Hmmm, don’t think it’s this one.
- Crime thriller: This is a suspenseful account of a successful or failed crime or crimes, often focusing on the criminal rather than a policeman.
Yes, there is a crime in Baby Grand. A kidnapping. And I do focus on the criminals, as much as, or perhaps more than, the police. This is a definite contender.
- Disaster thriller: The main conflict is due to some sort of natural or artificial disaster, such as floods, earthquakes, hurricanes, volcanoes, etc.
- Erotic thriller: Think Basic Instinct. ‘Nuff said.
Uh, no. Actually… Well, not really.
- Legal thriller: John Grisham is the guru of this subgenre in which the hero is a lawyer who confronts enemies both inside and outside the courtroom.
One of my favorite legal thrillers was Primal Fear by William Diehl. (The last line of the book still stays with me.) Let’s see: There are two lawyers in Baby Grand, but I would not consider it to be a legal thriller.
- Medical thriller: The heroes, of course, are in the medical profession here.
Michael Crichton sucked me into this genre long ago. But no doctors in Baby Grand. Well, there is, but he’s such a minor character.
- Mystery thriller: ???
This subgenre was always bit murky to me, because “mysteries” and “thrillers” often overlap or go hand-in-hand. It seems a bit redundant to say “mystery thriller.” Am I wrong? Someone, please set me straight…
A Writer’s Digest article separates “mystery” and “thriller” this way: “A ‘mystery’ follows an intellectual protagonist who puts together clues to solve a crime after it’s been committed, and a ‘thriller’ details the prevention of a crime before it has been committed.” I don’t know if I buy that. That would make The Da Vinci Code a mystery, not a thriller. And Baby Grand too. No way.
I hereby relegate this category to the Scooby-Doo Mysteries until further notice…
- Political thriller: The hero must ensure the stability of the government that may or may not employ him.
Hmmm… Phillip Grand is governor of New York and plays a leading role in Baby Grand, but the stability of the government? Nah, doesn’t apply.
- Psychological thriller: The conflict between the main characters is mental and emotional, rather than physical.

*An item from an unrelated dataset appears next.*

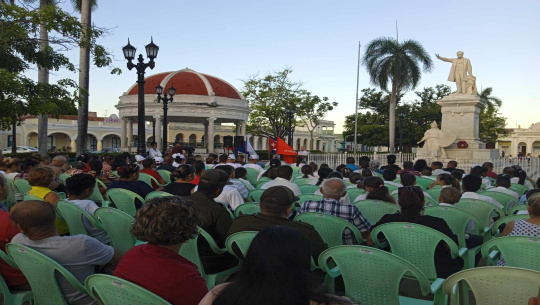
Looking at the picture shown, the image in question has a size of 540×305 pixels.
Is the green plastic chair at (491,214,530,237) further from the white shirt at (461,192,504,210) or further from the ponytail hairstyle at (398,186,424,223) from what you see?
the ponytail hairstyle at (398,186,424,223)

There is a definite psychological component to Baby Grand. Perhaps this is our winner? But when I think of psychological thrillers, I think of The Silence of the Lambs. Or is that a crime thriller? Help!
- Religious thriller: The plot is closely connected to religious objects, institutions and questions.
Dan Brown’s Angels & Demons fits nicely here. Baby Grand? Nope.
- Supernatural thriller: This subgenre brings in otherworldly elements, from aliens and ghosts to weird psychic or superhuman abilities.
- Techno thriller: Sophisticated technology plays a prominent role.
Unless you consider Facebook sophisticated, then this one is a definite no.
The verdict? Can you believe, I’m still not sure. But I guess if I were forced to choose – you know, if I had a gun to my head – I’d pick crime thriller. Otherwise, I’m back to thriller. Plain and simple.